Awww! Am I really going to do this AGAIN?
   After running the Salt Lake City (half) Marathon a month ago, I knew I needed to have a great run this last weekend at the Famous Potato (half) Marathon.  I was really hoping to get in some great speed training and a few long runs to help me get my confidence back before tackling the half distance again. Then, life got in the way. Between rained out long runs, long runs cut short by family obligations, and bad shorter runs, I was terrified about my race prospects going into Saturday. Then, like life didn't believe I was worried enough, I got a migraine Friday night. Yep, that is what I needed. But I was also determined that I would do this no matter what. So I still showed up, after migraine headache in tow, to the buses Saturday.
More runner gone wild!
Mark, Darren, and I waiting for the start.
   While riding to the start line Mark asked me how I was feeling about the race. I actually said "Well, I have to do it now. The car is back at the finish!" We talked about our time goals and Mark promised me that if I got 2:45 or under, he would shave off his beard. It was all the inspiration I needed to decided I needed to push it as hard as I could. But, I knew it wouldn't be easy. The weather was going to he in the low 80's. That is pretty hot for this time of year. And I still had a headache. This was going to be a challenge.

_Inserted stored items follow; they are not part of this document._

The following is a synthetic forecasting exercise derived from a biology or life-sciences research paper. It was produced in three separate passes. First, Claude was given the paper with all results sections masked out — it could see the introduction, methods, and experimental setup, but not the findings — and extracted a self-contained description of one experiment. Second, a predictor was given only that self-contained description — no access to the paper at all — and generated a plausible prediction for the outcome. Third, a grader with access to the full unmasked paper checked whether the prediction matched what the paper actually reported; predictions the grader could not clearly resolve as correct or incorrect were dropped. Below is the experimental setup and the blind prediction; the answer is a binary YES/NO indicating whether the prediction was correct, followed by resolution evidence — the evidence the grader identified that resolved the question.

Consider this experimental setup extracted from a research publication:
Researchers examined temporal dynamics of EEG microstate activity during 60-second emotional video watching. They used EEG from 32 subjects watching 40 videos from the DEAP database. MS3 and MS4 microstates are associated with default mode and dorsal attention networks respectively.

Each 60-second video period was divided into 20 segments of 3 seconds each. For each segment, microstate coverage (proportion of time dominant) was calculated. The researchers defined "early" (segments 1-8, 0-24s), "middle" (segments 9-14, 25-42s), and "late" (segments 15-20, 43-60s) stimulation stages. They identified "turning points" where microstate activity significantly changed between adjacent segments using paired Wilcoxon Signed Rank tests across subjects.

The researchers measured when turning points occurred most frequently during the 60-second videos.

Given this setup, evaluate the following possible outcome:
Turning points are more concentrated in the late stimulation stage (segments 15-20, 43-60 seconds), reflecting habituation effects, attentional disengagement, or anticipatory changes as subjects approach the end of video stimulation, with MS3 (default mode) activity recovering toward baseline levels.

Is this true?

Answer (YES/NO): NO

   When we got to the top, I met 2 nice women who were running the marathon and we chatted about racing and different races worth visiting in the Utah/Idaho/Washington area. They were so nice about my running goals and gave me lots of encouragement. At the top, I also found my brother, Darren, who was running his first ever half marathon. He is a speed demon who ran in high school and while in the military who was coming back the the sport. I was so excited for him! This is a great race to get his feet wet with, so I knew he was going to do awesome.  

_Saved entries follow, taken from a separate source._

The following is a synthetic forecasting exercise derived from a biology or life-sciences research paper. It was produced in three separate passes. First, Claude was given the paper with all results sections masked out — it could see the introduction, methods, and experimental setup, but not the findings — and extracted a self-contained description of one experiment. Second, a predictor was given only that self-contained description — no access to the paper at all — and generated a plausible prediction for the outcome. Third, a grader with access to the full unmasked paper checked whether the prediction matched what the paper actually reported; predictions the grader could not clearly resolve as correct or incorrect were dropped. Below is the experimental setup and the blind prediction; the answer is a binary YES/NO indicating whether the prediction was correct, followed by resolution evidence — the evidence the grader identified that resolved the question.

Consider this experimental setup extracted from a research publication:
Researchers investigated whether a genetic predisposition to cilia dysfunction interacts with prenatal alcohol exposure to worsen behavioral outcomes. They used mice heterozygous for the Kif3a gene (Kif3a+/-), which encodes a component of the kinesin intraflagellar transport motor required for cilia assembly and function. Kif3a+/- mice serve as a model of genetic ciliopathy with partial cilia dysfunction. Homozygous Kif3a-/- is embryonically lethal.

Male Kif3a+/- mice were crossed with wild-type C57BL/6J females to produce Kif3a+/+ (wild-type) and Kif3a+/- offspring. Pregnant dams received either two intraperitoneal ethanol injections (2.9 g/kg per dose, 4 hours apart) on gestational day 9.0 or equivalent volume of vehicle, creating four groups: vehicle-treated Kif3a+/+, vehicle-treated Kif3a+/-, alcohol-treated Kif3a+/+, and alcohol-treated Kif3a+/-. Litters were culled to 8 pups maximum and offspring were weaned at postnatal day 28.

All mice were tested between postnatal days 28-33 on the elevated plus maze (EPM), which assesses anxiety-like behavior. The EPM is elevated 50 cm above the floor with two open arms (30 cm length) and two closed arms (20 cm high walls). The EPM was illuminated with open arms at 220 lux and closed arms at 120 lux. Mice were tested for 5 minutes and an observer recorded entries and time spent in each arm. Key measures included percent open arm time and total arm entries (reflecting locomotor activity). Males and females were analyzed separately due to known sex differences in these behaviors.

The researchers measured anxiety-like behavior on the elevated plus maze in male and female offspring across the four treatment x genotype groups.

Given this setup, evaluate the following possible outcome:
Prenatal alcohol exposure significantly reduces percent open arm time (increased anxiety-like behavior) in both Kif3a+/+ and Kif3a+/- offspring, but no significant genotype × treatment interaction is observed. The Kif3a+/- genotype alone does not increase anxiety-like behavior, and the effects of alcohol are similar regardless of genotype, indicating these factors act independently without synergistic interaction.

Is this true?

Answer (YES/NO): NO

   The race started 10 minutes late, and I could feel my head getting worse, but the race energy got to me and I was ready to go when the time came. I always start in the middle to back part of the start and have to push my way around walkers, who for some reason, always line up near the front. Mark and I ran together for the first tiny bit. Then Darren caught up to me and we ran for a minute together before his long strides left me in the dust. I found a nice pace and tried to keep myself from running too fast at the first. This is the only somewhat downhill of the race and I knew I needed to have a good run then to pad my time for the 9 flat miles, but I also didn't want to burn out, so I found a good pace and kept at that. 

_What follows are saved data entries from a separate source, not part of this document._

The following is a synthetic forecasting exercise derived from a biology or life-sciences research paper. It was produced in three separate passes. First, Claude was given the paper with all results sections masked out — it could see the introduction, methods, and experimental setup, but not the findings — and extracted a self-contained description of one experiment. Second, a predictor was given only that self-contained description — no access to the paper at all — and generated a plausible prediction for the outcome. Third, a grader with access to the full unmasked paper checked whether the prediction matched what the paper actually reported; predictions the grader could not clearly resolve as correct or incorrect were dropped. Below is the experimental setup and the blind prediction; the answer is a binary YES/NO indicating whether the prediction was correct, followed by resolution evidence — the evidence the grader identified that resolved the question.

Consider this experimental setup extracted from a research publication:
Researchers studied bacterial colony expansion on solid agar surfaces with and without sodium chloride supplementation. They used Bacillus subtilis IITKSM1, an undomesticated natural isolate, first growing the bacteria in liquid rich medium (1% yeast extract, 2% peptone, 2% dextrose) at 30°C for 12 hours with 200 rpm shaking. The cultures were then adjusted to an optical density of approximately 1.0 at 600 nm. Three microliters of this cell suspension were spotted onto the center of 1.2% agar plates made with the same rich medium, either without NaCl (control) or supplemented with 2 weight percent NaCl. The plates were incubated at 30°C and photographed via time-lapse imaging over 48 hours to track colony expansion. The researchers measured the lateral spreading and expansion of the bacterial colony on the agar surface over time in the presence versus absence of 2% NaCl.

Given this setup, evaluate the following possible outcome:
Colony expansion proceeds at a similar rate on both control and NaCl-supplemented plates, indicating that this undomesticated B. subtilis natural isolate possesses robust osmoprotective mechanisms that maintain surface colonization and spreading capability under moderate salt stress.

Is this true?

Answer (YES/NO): NO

   I ran the first 3 miles straight, then decided to run 7/1 intervals so that I would have the energy to push through after mile 10 came. That is usually when I fall apart and need all the help I can get to finish. I checked my time and realized I had been running 10:30 miles, a lot faster than I probably should have been, but I was making great time! I also ran back into my two new marathoner friends and, since they were hoping for a 5:15 finish, I knew they were going the pace I should to get a 2:30-2:45 time, so I started pacing with them. One of them also lost her first born, so we talked about hoe running helped with loss, death and spirituality, and our precious daughters. Miles flew by and before I knew it we were at the mile 7 watering station. I knew I had to eat some fig bars or I was going to die at that point, so they ran on while I ate and walked an extra minute. I kept them in my view for another mile, but then my darn body started rebelling.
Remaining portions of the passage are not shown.